Labrador Retrievers


Bill Clinton’s Chocolate Lab, Buddy, remained his buddy even during the dark days of the Monica Lewinsky scandal. Despite being portrayed as rambunctious in the book and film “Marley & Me,” the Lab remains the most popular dog in America today.

Because of their even temperament, they excel as guide dogs for the blind, as part of search-and-rescue teams, and with law enforcement.



The Poodle holds the record for being the most popular dog for 22 consecutive years (1960-1982). The breed is exceptionally smart, hardy and excels in obedience training.

The breed has inspired everything from poodle skirts to the book “Travels with Charley” by John Steinbeck. Presidents Richard Nixon and Grover Cleveland both owned Poodles.



Comic-strip Beagle Snoopy made his first appearance in newspapers in 1950, and the rest is history. The Beagle was America’s No. 1 dog from 1953 to 1959.

Curious and comedic, Beagles often follow their noses, which can lead to mischief. President Lyndon B. Johnson’s Beagles, Him and Her, appeared on the cover of Life magazine.

Cocker Spaniels


The Cocker Spaniel became the country’s No. 1 dog in the 1940s. They appeared in the hit Disney movie “Lady and the Tramp” and were featured in the “Dick and Jane” books from which many baby boomers learned to read.

Checkers, the dog Richard Nixon spoke abut in his famous “Checkers speech” of 1952, was a Cocker Spaniel. Cockers are intelligent, gentle dogs that thrive as part of a family.

German Shepherds


Shortly after Rin Tin Tin was featured in the film “Man From Hell’s River” (1922), the German Shepherd became No. 1 in American Kennel Club registrations. Though German Shepherds slipped out of the Top 10 after World War II, they were No. 6 in the 1950s and have remained in the Top 4 since then.

Energetic and fun-loving, this breed is a good guard dog and the ideal choice for many families. Herbert Hoover, Franklin D. Roosevelt and John F. Kennedy were all German Shepherd owners.

Boston Terriers


This breed is an American creation, a cross between an English Bulldog and a white English Terrier. In 1891, the breed became known as Boston Terriers, taking the name of the city where they originated.
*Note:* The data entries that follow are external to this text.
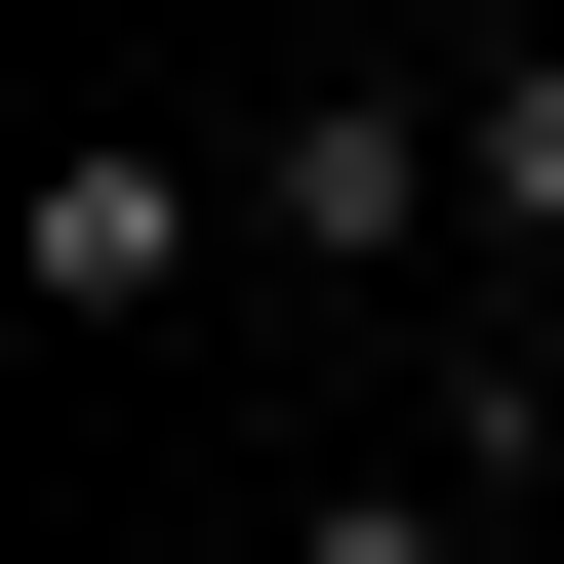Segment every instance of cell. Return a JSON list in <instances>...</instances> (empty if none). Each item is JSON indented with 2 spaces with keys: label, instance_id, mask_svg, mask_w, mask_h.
Wrapping results in <instances>:
<instances>
[{
  "label": "cell",
  "instance_id": "cell-1",
  "mask_svg": "<svg viewBox=\"0 0 564 564\" xmlns=\"http://www.w3.org/2000/svg\"><path fill=\"white\" fill-rule=\"evenodd\" d=\"M444 282H484L444 444H564V41H444Z\"/></svg>",
  "mask_w": 564,
  "mask_h": 564
},
{
  "label": "cell",
  "instance_id": "cell-2",
  "mask_svg": "<svg viewBox=\"0 0 564 564\" xmlns=\"http://www.w3.org/2000/svg\"><path fill=\"white\" fill-rule=\"evenodd\" d=\"M242 282H444V82H403V41H323V82L242 121Z\"/></svg>",
  "mask_w": 564,
  "mask_h": 564
},
{
  "label": "cell",
  "instance_id": "cell-3",
  "mask_svg": "<svg viewBox=\"0 0 564 564\" xmlns=\"http://www.w3.org/2000/svg\"><path fill=\"white\" fill-rule=\"evenodd\" d=\"M202 282H242V162H162V121H82V162H41V323H202Z\"/></svg>",
  "mask_w": 564,
  "mask_h": 564
},
{
  "label": "cell",
  "instance_id": "cell-4",
  "mask_svg": "<svg viewBox=\"0 0 564 564\" xmlns=\"http://www.w3.org/2000/svg\"><path fill=\"white\" fill-rule=\"evenodd\" d=\"M282 564H524V444H444V484H323Z\"/></svg>",
  "mask_w": 564,
  "mask_h": 564
}]
</instances>
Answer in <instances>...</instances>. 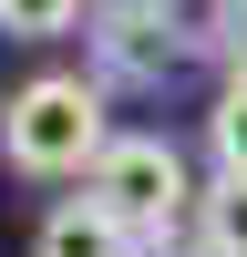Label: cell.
Returning a JSON list of instances; mask_svg holds the SVG:
<instances>
[{
	"mask_svg": "<svg viewBox=\"0 0 247 257\" xmlns=\"http://www.w3.org/2000/svg\"><path fill=\"white\" fill-rule=\"evenodd\" d=\"M103 82L93 72H31L0 93V165H11L21 185H82L103 165V144H113V123H103Z\"/></svg>",
	"mask_w": 247,
	"mask_h": 257,
	"instance_id": "obj_1",
	"label": "cell"
},
{
	"mask_svg": "<svg viewBox=\"0 0 247 257\" xmlns=\"http://www.w3.org/2000/svg\"><path fill=\"white\" fill-rule=\"evenodd\" d=\"M82 72L103 82V93H155V82H175L196 52H216V0H93V21H82Z\"/></svg>",
	"mask_w": 247,
	"mask_h": 257,
	"instance_id": "obj_2",
	"label": "cell"
},
{
	"mask_svg": "<svg viewBox=\"0 0 247 257\" xmlns=\"http://www.w3.org/2000/svg\"><path fill=\"white\" fill-rule=\"evenodd\" d=\"M82 196H93L144 257H185V237H196V196H206V185L185 175V155H175L165 134H113L103 165L82 175Z\"/></svg>",
	"mask_w": 247,
	"mask_h": 257,
	"instance_id": "obj_3",
	"label": "cell"
},
{
	"mask_svg": "<svg viewBox=\"0 0 247 257\" xmlns=\"http://www.w3.org/2000/svg\"><path fill=\"white\" fill-rule=\"evenodd\" d=\"M31 257H144V247H134V237H124V226H113V216H103V206H93V196H62V206H52V216H41V226H31Z\"/></svg>",
	"mask_w": 247,
	"mask_h": 257,
	"instance_id": "obj_4",
	"label": "cell"
},
{
	"mask_svg": "<svg viewBox=\"0 0 247 257\" xmlns=\"http://www.w3.org/2000/svg\"><path fill=\"white\" fill-rule=\"evenodd\" d=\"M196 257H247V175H216L196 196V237H185Z\"/></svg>",
	"mask_w": 247,
	"mask_h": 257,
	"instance_id": "obj_5",
	"label": "cell"
},
{
	"mask_svg": "<svg viewBox=\"0 0 247 257\" xmlns=\"http://www.w3.org/2000/svg\"><path fill=\"white\" fill-rule=\"evenodd\" d=\"M82 21H93V0H0V41H72Z\"/></svg>",
	"mask_w": 247,
	"mask_h": 257,
	"instance_id": "obj_6",
	"label": "cell"
},
{
	"mask_svg": "<svg viewBox=\"0 0 247 257\" xmlns=\"http://www.w3.org/2000/svg\"><path fill=\"white\" fill-rule=\"evenodd\" d=\"M206 155H216V175H247V82L206 103Z\"/></svg>",
	"mask_w": 247,
	"mask_h": 257,
	"instance_id": "obj_7",
	"label": "cell"
},
{
	"mask_svg": "<svg viewBox=\"0 0 247 257\" xmlns=\"http://www.w3.org/2000/svg\"><path fill=\"white\" fill-rule=\"evenodd\" d=\"M216 62L226 82H247V0H216Z\"/></svg>",
	"mask_w": 247,
	"mask_h": 257,
	"instance_id": "obj_8",
	"label": "cell"
}]
</instances>
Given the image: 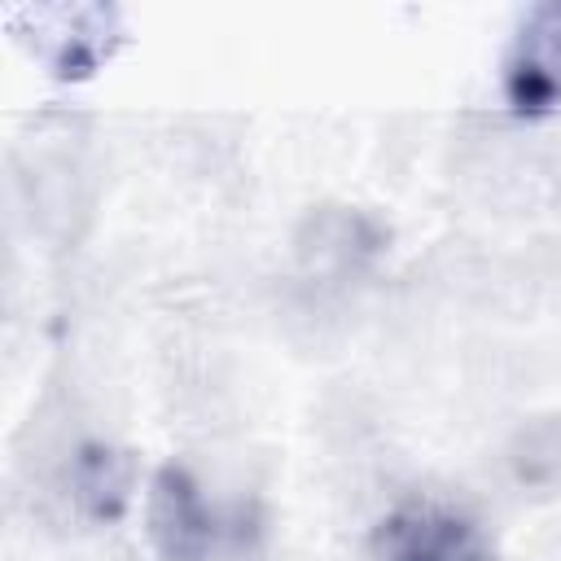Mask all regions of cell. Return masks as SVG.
I'll use <instances>...</instances> for the list:
<instances>
[{
  "instance_id": "obj_1",
  "label": "cell",
  "mask_w": 561,
  "mask_h": 561,
  "mask_svg": "<svg viewBox=\"0 0 561 561\" xmlns=\"http://www.w3.org/2000/svg\"><path fill=\"white\" fill-rule=\"evenodd\" d=\"M145 530L162 561H219L232 543V526L202 495L184 465H162L149 482Z\"/></svg>"
},
{
  "instance_id": "obj_2",
  "label": "cell",
  "mask_w": 561,
  "mask_h": 561,
  "mask_svg": "<svg viewBox=\"0 0 561 561\" xmlns=\"http://www.w3.org/2000/svg\"><path fill=\"white\" fill-rule=\"evenodd\" d=\"M373 561H500V552L469 513L412 500L377 522Z\"/></svg>"
},
{
  "instance_id": "obj_3",
  "label": "cell",
  "mask_w": 561,
  "mask_h": 561,
  "mask_svg": "<svg viewBox=\"0 0 561 561\" xmlns=\"http://www.w3.org/2000/svg\"><path fill=\"white\" fill-rule=\"evenodd\" d=\"M504 101L513 114H548L561 105V0L535 4L504 57Z\"/></svg>"
},
{
  "instance_id": "obj_4",
  "label": "cell",
  "mask_w": 561,
  "mask_h": 561,
  "mask_svg": "<svg viewBox=\"0 0 561 561\" xmlns=\"http://www.w3.org/2000/svg\"><path fill=\"white\" fill-rule=\"evenodd\" d=\"M61 31H48L35 22L39 35H53V48L44 53L53 75L61 79H83L92 75L118 44V13L114 9H53Z\"/></svg>"
},
{
  "instance_id": "obj_5",
  "label": "cell",
  "mask_w": 561,
  "mask_h": 561,
  "mask_svg": "<svg viewBox=\"0 0 561 561\" xmlns=\"http://www.w3.org/2000/svg\"><path fill=\"white\" fill-rule=\"evenodd\" d=\"M131 482H136V465L105 447V443H88L79 447L75 465H70V491L75 504L92 517V522H114L123 517L127 500H131Z\"/></svg>"
},
{
  "instance_id": "obj_6",
  "label": "cell",
  "mask_w": 561,
  "mask_h": 561,
  "mask_svg": "<svg viewBox=\"0 0 561 561\" xmlns=\"http://www.w3.org/2000/svg\"><path fill=\"white\" fill-rule=\"evenodd\" d=\"M504 465H508V478L526 495H539V500L561 495V408L543 412V416H530L513 434V443L504 451Z\"/></svg>"
}]
</instances>
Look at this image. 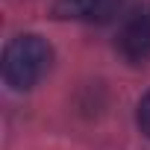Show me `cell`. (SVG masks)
<instances>
[{
  "mask_svg": "<svg viewBox=\"0 0 150 150\" xmlns=\"http://www.w3.org/2000/svg\"><path fill=\"white\" fill-rule=\"evenodd\" d=\"M124 0H56L53 15L65 21H88V24H103L112 15H118Z\"/></svg>",
  "mask_w": 150,
  "mask_h": 150,
  "instance_id": "cell-3",
  "label": "cell"
},
{
  "mask_svg": "<svg viewBox=\"0 0 150 150\" xmlns=\"http://www.w3.org/2000/svg\"><path fill=\"white\" fill-rule=\"evenodd\" d=\"M53 50L41 35H18L3 50V80L15 91H30L41 83V77L50 71Z\"/></svg>",
  "mask_w": 150,
  "mask_h": 150,
  "instance_id": "cell-1",
  "label": "cell"
},
{
  "mask_svg": "<svg viewBox=\"0 0 150 150\" xmlns=\"http://www.w3.org/2000/svg\"><path fill=\"white\" fill-rule=\"evenodd\" d=\"M118 50L127 62L150 59V6L135 9L118 30Z\"/></svg>",
  "mask_w": 150,
  "mask_h": 150,
  "instance_id": "cell-2",
  "label": "cell"
},
{
  "mask_svg": "<svg viewBox=\"0 0 150 150\" xmlns=\"http://www.w3.org/2000/svg\"><path fill=\"white\" fill-rule=\"evenodd\" d=\"M135 121H138L141 132L150 138V91L141 97V103H138V112H135Z\"/></svg>",
  "mask_w": 150,
  "mask_h": 150,
  "instance_id": "cell-4",
  "label": "cell"
}]
</instances>
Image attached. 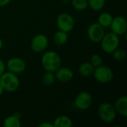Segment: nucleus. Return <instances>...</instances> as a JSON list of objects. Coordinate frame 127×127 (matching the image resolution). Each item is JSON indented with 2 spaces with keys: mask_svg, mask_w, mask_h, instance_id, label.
Here are the masks:
<instances>
[{
  "mask_svg": "<svg viewBox=\"0 0 127 127\" xmlns=\"http://www.w3.org/2000/svg\"><path fill=\"white\" fill-rule=\"evenodd\" d=\"M41 64L45 71L55 72L62 66V60L60 54L56 51H47L42 56Z\"/></svg>",
  "mask_w": 127,
  "mask_h": 127,
  "instance_id": "obj_1",
  "label": "nucleus"
},
{
  "mask_svg": "<svg viewBox=\"0 0 127 127\" xmlns=\"http://www.w3.org/2000/svg\"><path fill=\"white\" fill-rule=\"evenodd\" d=\"M0 84L4 91L12 93L19 89L20 81L17 74L10 71H4L0 76Z\"/></svg>",
  "mask_w": 127,
  "mask_h": 127,
  "instance_id": "obj_2",
  "label": "nucleus"
},
{
  "mask_svg": "<svg viewBox=\"0 0 127 127\" xmlns=\"http://www.w3.org/2000/svg\"><path fill=\"white\" fill-rule=\"evenodd\" d=\"M100 43L102 50L105 53L112 54L115 49L119 48L120 38L119 36L114 33L113 32H109L105 33Z\"/></svg>",
  "mask_w": 127,
  "mask_h": 127,
  "instance_id": "obj_3",
  "label": "nucleus"
},
{
  "mask_svg": "<svg viewBox=\"0 0 127 127\" xmlns=\"http://www.w3.org/2000/svg\"><path fill=\"white\" fill-rule=\"evenodd\" d=\"M97 113L100 119L106 124L114 122L117 116L114 106L108 102H104L99 106Z\"/></svg>",
  "mask_w": 127,
  "mask_h": 127,
  "instance_id": "obj_4",
  "label": "nucleus"
},
{
  "mask_svg": "<svg viewBox=\"0 0 127 127\" xmlns=\"http://www.w3.org/2000/svg\"><path fill=\"white\" fill-rule=\"evenodd\" d=\"M93 76L96 81L100 83H109L114 78V73L111 68L101 65L95 68Z\"/></svg>",
  "mask_w": 127,
  "mask_h": 127,
  "instance_id": "obj_5",
  "label": "nucleus"
},
{
  "mask_svg": "<svg viewBox=\"0 0 127 127\" xmlns=\"http://www.w3.org/2000/svg\"><path fill=\"white\" fill-rule=\"evenodd\" d=\"M75 25L74 17L68 13H60L57 19V26L59 30L68 33L71 31Z\"/></svg>",
  "mask_w": 127,
  "mask_h": 127,
  "instance_id": "obj_6",
  "label": "nucleus"
},
{
  "mask_svg": "<svg viewBox=\"0 0 127 127\" xmlns=\"http://www.w3.org/2000/svg\"><path fill=\"white\" fill-rule=\"evenodd\" d=\"M105 33V28L97 22L89 25L87 28L88 38L95 43H100Z\"/></svg>",
  "mask_w": 127,
  "mask_h": 127,
  "instance_id": "obj_7",
  "label": "nucleus"
},
{
  "mask_svg": "<svg viewBox=\"0 0 127 127\" xmlns=\"http://www.w3.org/2000/svg\"><path fill=\"white\" fill-rule=\"evenodd\" d=\"M48 38L46 35L39 33L34 36L31 42V48L36 53H41L46 50L48 46Z\"/></svg>",
  "mask_w": 127,
  "mask_h": 127,
  "instance_id": "obj_8",
  "label": "nucleus"
},
{
  "mask_svg": "<svg viewBox=\"0 0 127 127\" xmlns=\"http://www.w3.org/2000/svg\"><path fill=\"white\" fill-rule=\"evenodd\" d=\"M92 104V96L89 92L83 91L75 97L74 105L77 109L85 111L87 110Z\"/></svg>",
  "mask_w": 127,
  "mask_h": 127,
  "instance_id": "obj_9",
  "label": "nucleus"
},
{
  "mask_svg": "<svg viewBox=\"0 0 127 127\" xmlns=\"http://www.w3.org/2000/svg\"><path fill=\"white\" fill-rule=\"evenodd\" d=\"M110 28L112 32L117 34L118 36L125 35L127 31V21L126 18L122 16H117L113 17Z\"/></svg>",
  "mask_w": 127,
  "mask_h": 127,
  "instance_id": "obj_10",
  "label": "nucleus"
},
{
  "mask_svg": "<svg viewBox=\"0 0 127 127\" xmlns=\"http://www.w3.org/2000/svg\"><path fill=\"white\" fill-rule=\"evenodd\" d=\"M5 65L8 71L16 74L22 73L26 68V63L25 60L19 57H13L9 59Z\"/></svg>",
  "mask_w": 127,
  "mask_h": 127,
  "instance_id": "obj_11",
  "label": "nucleus"
},
{
  "mask_svg": "<svg viewBox=\"0 0 127 127\" xmlns=\"http://www.w3.org/2000/svg\"><path fill=\"white\" fill-rule=\"evenodd\" d=\"M55 77L59 82L61 83H68L73 80L74 72L73 71L68 67L60 66L55 72Z\"/></svg>",
  "mask_w": 127,
  "mask_h": 127,
  "instance_id": "obj_12",
  "label": "nucleus"
},
{
  "mask_svg": "<svg viewBox=\"0 0 127 127\" xmlns=\"http://www.w3.org/2000/svg\"><path fill=\"white\" fill-rule=\"evenodd\" d=\"M117 114L122 117L127 116V97L122 96L119 97L113 105Z\"/></svg>",
  "mask_w": 127,
  "mask_h": 127,
  "instance_id": "obj_13",
  "label": "nucleus"
},
{
  "mask_svg": "<svg viewBox=\"0 0 127 127\" xmlns=\"http://www.w3.org/2000/svg\"><path fill=\"white\" fill-rule=\"evenodd\" d=\"M68 39V33L60 30L55 32L53 36V42L56 45L58 46H62L65 45L67 42Z\"/></svg>",
  "mask_w": 127,
  "mask_h": 127,
  "instance_id": "obj_14",
  "label": "nucleus"
},
{
  "mask_svg": "<svg viewBox=\"0 0 127 127\" xmlns=\"http://www.w3.org/2000/svg\"><path fill=\"white\" fill-rule=\"evenodd\" d=\"M95 67L91 64L90 62H86L82 63L78 69L80 74L84 77H89L93 75Z\"/></svg>",
  "mask_w": 127,
  "mask_h": 127,
  "instance_id": "obj_15",
  "label": "nucleus"
},
{
  "mask_svg": "<svg viewBox=\"0 0 127 127\" xmlns=\"http://www.w3.org/2000/svg\"><path fill=\"white\" fill-rule=\"evenodd\" d=\"M54 127H71L72 120L66 115H60L56 118L53 123Z\"/></svg>",
  "mask_w": 127,
  "mask_h": 127,
  "instance_id": "obj_16",
  "label": "nucleus"
},
{
  "mask_svg": "<svg viewBox=\"0 0 127 127\" xmlns=\"http://www.w3.org/2000/svg\"><path fill=\"white\" fill-rule=\"evenodd\" d=\"M112 19H113V16L111 13H109L108 12H103L98 16L97 23H99L104 28H109V27H110Z\"/></svg>",
  "mask_w": 127,
  "mask_h": 127,
  "instance_id": "obj_17",
  "label": "nucleus"
},
{
  "mask_svg": "<svg viewBox=\"0 0 127 127\" xmlns=\"http://www.w3.org/2000/svg\"><path fill=\"white\" fill-rule=\"evenodd\" d=\"M4 126L5 127H19L21 126L19 116L16 115L7 116L4 121Z\"/></svg>",
  "mask_w": 127,
  "mask_h": 127,
  "instance_id": "obj_18",
  "label": "nucleus"
},
{
  "mask_svg": "<svg viewBox=\"0 0 127 127\" xmlns=\"http://www.w3.org/2000/svg\"><path fill=\"white\" fill-rule=\"evenodd\" d=\"M55 80H56L55 74H54V72H52V71H46L45 73L42 75V83L45 86H50L53 85L54 83Z\"/></svg>",
  "mask_w": 127,
  "mask_h": 127,
  "instance_id": "obj_19",
  "label": "nucleus"
},
{
  "mask_svg": "<svg viewBox=\"0 0 127 127\" xmlns=\"http://www.w3.org/2000/svg\"><path fill=\"white\" fill-rule=\"evenodd\" d=\"M89 7L95 11H99L102 10L105 5L106 0H87Z\"/></svg>",
  "mask_w": 127,
  "mask_h": 127,
  "instance_id": "obj_20",
  "label": "nucleus"
},
{
  "mask_svg": "<svg viewBox=\"0 0 127 127\" xmlns=\"http://www.w3.org/2000/svg\"><path fill=\"white\" fill-rule=\"evenodd\" d=\"M72 7L77 10H84L88 7V1L87 0H71Z\"/></svg>",
  "mask_w": 127,
  "mask_h": 127,
  "instance_id": "obj_21",
  "label": "nucleus"
},
{
  "mask_svg": "<svg viewBox=\"0 0 127 127\" xmlns=\"http://www.w3.org/2000/svg\"><path fill=\"white\" fill-rule=\"evenodd\" d=\"M112 54L113 59L117 61H122V60H125L127 57V52L123 48H118L112 53Z\"/></svg>",
  "mask_w": 127,
  "mask_h": 127,
  "instance_id": "obj_22",
  "label": "nucleus"
},
{
  "mask_svg": "<svg viewBox=\"0 0 127 127\" xmlns=\"http://www.w3.org/2000/svg\"><path fill=\"white\" fill-rule=\"evenodd\" d=\"M89 62L95 68H96V67H98V66L103 65V58L99 54H93L91 57Z\"/></svg>",
  "mask_w": 127,
  "mask_h": 127,
  "instance_id": "obj_23",
  "label": "nucleus"
},
{
  "mask_svg": "<svg viewBox=\"0 0 127 127\" xmlns=\"http://www.w3.org/2000/svg\"><path fill=\"white\" fill-rule=\"evenodd\" d=\"M6 69V65L4 63V61L0 58V76L5 71Z\"/></svg>",
  "mask_w": 127,
  "mask_h": 127,
  "instance_id": "obj_24",
  "label": "nucleus"
},
{
  "mask_svg": "<svg viewBox=\"0 0 127 127\" xmlns=\"http://www.w3.org/2000/svg\"><path fill=\"white\" fill-rule=\"evenodd\" d=\"M39 127H54V125L53 124H51L48 121H45V122L41 123L39 125Z\"/></svg>",
  "mask_w": 127,
  "mask_h": 127,
  "instance_id": "obj_25",
  "label": "nucleus"
},
{
  "mask_svg": "<svg viewBox=\"0 0 127 127\" xmlns=\"http://www.w3.org/2000/svg\"><path fill=\"white\" fill-rule=\"evenodd\" d=\"M12 0H0V7H4L7 6L10 3Z\"/></svg>",
  "mask_w": 127,
  "mask_h": 127,
  "instance_id": "obj_26",
  "label": "nucleus"
},
{
  "mask_svg": "<svg viewBox=\"0 0 127 127\" xmlns=\"http://www.w3.org/2000/svg\"><path fill=\"white\" fill-rule=\"evenodd\" d=\"M4 89H3L2 86H1V84H0V96L4 93Z\"/></svg>",
  "mask_w": 127,
  "mask_h": 127,
  "instance_id": "obj_27",
  "label": "nucleus"
},
{
  "mask_svg": "<svg viewBox=\"0 0 127 127\" xmlns=\"http://www.w3.org/2000/svg\"><path fill=\"white\" fill-rule=\"evenodd\" d=\"M2 48H3V41H2V39L0 38V50H1Z\"/></svg>",
  "mask_w": 127,
  "mask_h": 127,
  "instance_id": "obj_28",
  "label": "nucleus"
}]
</instances>
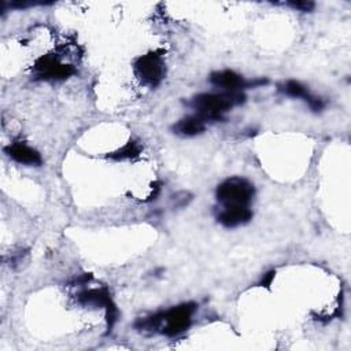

The Boston Terrier has been nicknamed “the American Gentleman” because of his dapper appearance and gentle disposition.

The breed is affectionate and easy to train. The best-known Boston Terrier is Rhett, the official mascot of Boston University’s varsity athletic teams.



The breed ranked in the Top Ten for seven decades of the 20th century. Collies first became fashionable in the 1860s after Queen Victoria visited the Scottish Highlands and fell in love with them.

The Collie is a devoted family dog, especially with children. The best-known Collie is, of course, the famous Lassie.

Saint Bernards


Originally used to locate freezing and helpless travelers during snowstorms, the Saint Bernard has been used to rescue travelers in the Swiss Alps for centuries and is still highly popular there today.

Despite the serious nature of his work, this breed has a big, loving personality. Famous Saint Bernards include the rollicking troublemaker Beethoven in the films of the same name.

The English Setter


1880s: English Setters English Setters were originally called Setting Spaniels. Before firearms came along, they would find birds and crouch down on their front legs (“set”) to allow the hunter to throw a net over the game.

The English Setter loves to be with people and does not thrive when isolated in a yard or kennel. President Theodore Roosevelt was the proud owner of an English Setter named Winks.